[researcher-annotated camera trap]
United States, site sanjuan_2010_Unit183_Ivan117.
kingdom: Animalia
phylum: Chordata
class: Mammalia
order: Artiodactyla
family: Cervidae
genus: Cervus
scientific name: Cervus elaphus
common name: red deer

--

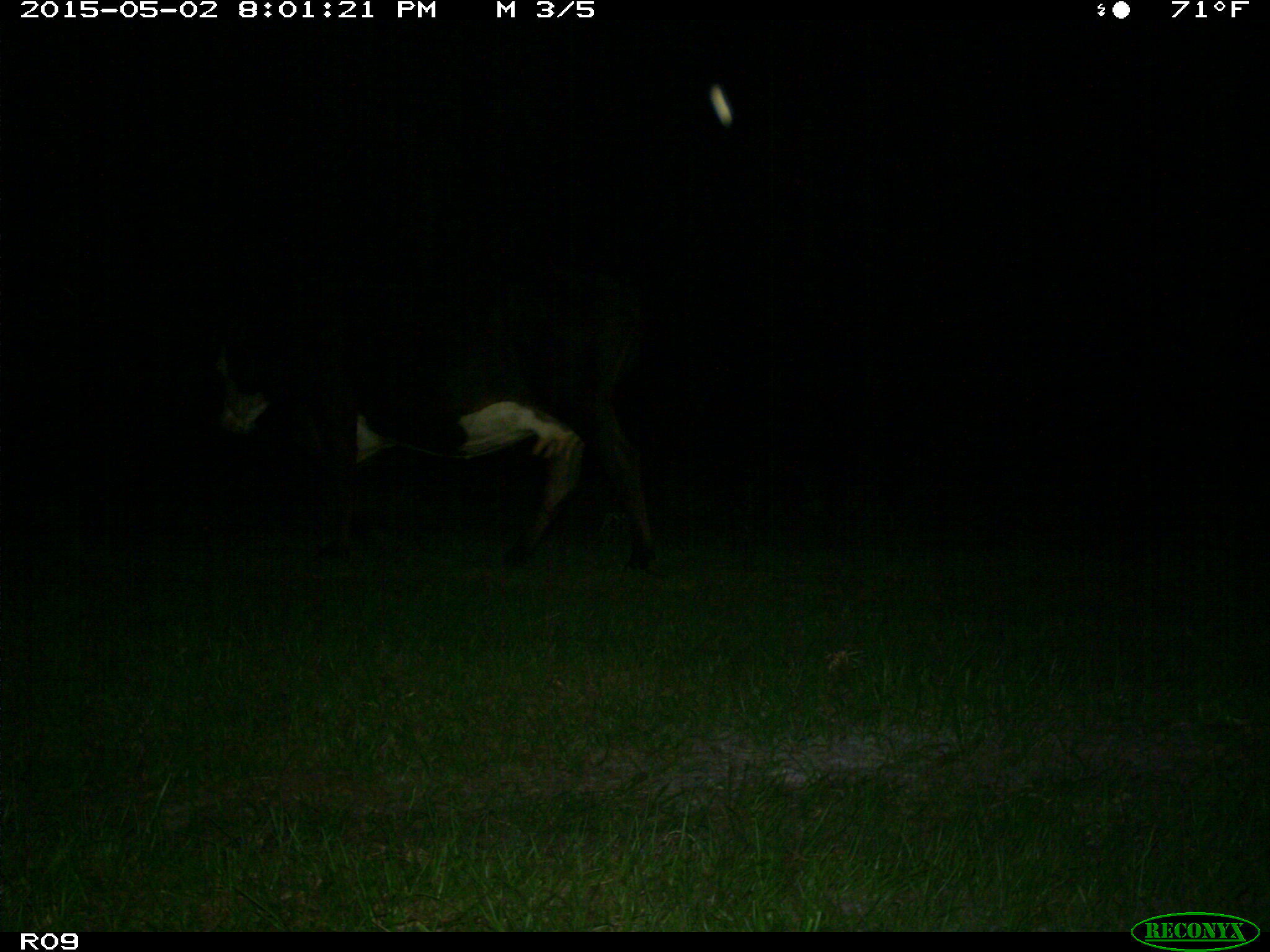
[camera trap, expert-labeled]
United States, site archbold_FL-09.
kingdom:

→ Exercise details: Taking the material above, say how many lines have "trap" in them, and give no other output.

→ Solution for this problem: 2